Today, Canada makes more than 80 per cent of the world’s maple syrup; the vast majority of this comes from Québec and Ontario.
Know your grades 
Luckily for us, pure maple syrup is quite readily available – hard work included. It can be found at your grocery store, local food markets, and even on fun family trips to the sugar bush. Do a quick Internet search to find your closest one and make it an outing for everyone to enjoy.
When it comes to choosing your liquid gold, there are grades to consider. The three versions of Grade A (Canada 1) maple syrup are Light Amber, Medium Amber and Dark Amber. The lighter the colour, the more subtle the flavour. There is also a Grade B (Canada 2). It has the most pronounced taste and is usually reserved for cooking.
Along with pure maple syrup, there are many other table syrups. These are substitutes. These syrups are usually thickener than pure maple syrup and may not have any maple content. The fenugreek seed can be prepared to have a maple-like flavour and is used to make a strong commercial flavouring that is similar to maple syrup, but it is much less expensive. It is also made from sugars of one type or another such as cane, beet, or corn syrup. A benefit of this imitation syrup is that there is reduced sugar or sugar-free options. It is also costs considerably less.
If you are ever unsure if the syrup you are buying is pure or an imitation, just read the label. It should say 100 per cent pure and the ingredients list should only include one thing: maple syrup. In fact, there may not even be an ingredients list.
Once you’ve picked your pancake-topper, you can store it in a cool dry place at home until it is opened. After that, it should be kept in the fridge. If you ever see mold in the syrup bottle, be sure to throw the entire contents out rather than scooping it out as the rest of the syrup could be contaminated. 
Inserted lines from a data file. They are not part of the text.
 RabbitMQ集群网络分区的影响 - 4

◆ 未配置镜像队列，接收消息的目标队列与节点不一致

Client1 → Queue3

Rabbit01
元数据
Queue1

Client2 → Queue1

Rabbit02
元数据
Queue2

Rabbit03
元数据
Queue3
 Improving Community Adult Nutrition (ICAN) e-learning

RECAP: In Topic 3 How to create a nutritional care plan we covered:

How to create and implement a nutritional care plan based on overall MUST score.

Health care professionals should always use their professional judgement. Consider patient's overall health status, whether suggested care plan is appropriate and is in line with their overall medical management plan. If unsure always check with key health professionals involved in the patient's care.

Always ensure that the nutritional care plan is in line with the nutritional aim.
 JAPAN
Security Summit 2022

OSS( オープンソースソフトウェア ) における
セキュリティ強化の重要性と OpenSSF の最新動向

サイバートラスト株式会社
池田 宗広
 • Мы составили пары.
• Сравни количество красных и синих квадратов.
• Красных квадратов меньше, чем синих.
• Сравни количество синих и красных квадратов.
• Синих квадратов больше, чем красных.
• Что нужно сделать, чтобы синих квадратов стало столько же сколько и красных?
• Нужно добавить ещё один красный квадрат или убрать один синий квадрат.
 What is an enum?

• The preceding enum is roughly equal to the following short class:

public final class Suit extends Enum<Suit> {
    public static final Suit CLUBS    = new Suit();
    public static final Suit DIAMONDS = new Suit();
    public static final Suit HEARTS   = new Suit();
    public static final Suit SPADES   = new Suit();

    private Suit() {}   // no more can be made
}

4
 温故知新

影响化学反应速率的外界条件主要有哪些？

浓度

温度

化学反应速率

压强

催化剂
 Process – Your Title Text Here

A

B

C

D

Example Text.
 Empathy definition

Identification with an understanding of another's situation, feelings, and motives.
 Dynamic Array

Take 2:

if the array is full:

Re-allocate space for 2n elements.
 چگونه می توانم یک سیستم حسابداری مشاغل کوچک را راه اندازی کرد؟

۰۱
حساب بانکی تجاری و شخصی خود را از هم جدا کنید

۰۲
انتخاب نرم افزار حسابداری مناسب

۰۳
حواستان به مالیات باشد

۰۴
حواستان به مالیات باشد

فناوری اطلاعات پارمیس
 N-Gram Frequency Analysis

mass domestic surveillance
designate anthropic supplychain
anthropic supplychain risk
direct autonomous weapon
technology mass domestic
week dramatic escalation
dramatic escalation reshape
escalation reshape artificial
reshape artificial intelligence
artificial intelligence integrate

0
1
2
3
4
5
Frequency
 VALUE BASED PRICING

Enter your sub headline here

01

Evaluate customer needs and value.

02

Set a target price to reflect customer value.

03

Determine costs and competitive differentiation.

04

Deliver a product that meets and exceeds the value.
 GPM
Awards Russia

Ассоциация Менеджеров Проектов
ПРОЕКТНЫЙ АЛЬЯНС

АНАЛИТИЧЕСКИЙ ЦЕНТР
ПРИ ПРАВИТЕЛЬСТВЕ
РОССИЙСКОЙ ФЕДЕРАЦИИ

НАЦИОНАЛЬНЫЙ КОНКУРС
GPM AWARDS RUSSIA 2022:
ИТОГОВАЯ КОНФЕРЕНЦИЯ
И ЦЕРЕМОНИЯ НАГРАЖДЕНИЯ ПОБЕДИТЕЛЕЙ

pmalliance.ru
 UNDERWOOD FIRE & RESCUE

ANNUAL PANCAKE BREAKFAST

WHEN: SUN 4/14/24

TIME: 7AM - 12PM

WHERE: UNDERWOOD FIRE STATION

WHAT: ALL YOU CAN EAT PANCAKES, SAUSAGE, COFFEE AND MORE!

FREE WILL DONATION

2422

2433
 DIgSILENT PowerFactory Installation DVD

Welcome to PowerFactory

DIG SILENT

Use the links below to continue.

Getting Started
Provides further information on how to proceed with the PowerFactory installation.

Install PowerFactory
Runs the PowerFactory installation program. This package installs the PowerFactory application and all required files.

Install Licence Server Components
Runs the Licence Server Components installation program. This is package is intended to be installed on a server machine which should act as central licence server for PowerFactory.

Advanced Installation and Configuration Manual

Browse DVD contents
Courtesy of Ontariomaple.com.
Medicine you won’t mind taking
Maple syrup has about the same calorie content as white cane sugar, but it also has significant amounts of potassium, calcium, small amounts of iron and phosphorus, and trace amounts of B-vitamins. It’s also low in sodium.
The magic of maple doesn’t stop there. Maple syrup has the mineral manganese which is an essential co-factor in a number of enzymes important in energy production and antioxidant defences. In 28.35 grams or one ounce of maple syrup, 22 per cent of our daily requirements are supplied. It is a great substitute for sugar if you are trying to protect the health of your heart because the zinc supplied by maple syrup acts as an antioxidant. 
Zinc and manganese are important allies in the immune system. Many types of immune cells appear to depend upon zinc for optimal function. Researchers have studied the effects of zinc deficiency (and zinc supplementation) on the immune response in children and their number of white blood cells. Zinc deficiency has been shown to compromise the number of white blood cells and immune responses, while zinc supplementation has been shown to restore conditions to normal. 
Maple syrup may help to support reproductive health and provides special benefits for men. Zinc is concentrated more highly in the prostate gland than in any other human tissue. Low levels of zinc in this gland relate to a higher risk of prostate cancer. In fact, zinc is a mineral used therapeutically by healthcare practitioners to help reduce prostate size. Manganese may also play a role in supporting male health since it is a catalyst in the synthesis of fatty acids and cholesterol. It also participates in the production of sex hormones, thus helping to maintain reproductive health.
So after all the history, the health benefits, and the fun you can have collecting maple syrup – it really comes down to this: maple syrup is delicious.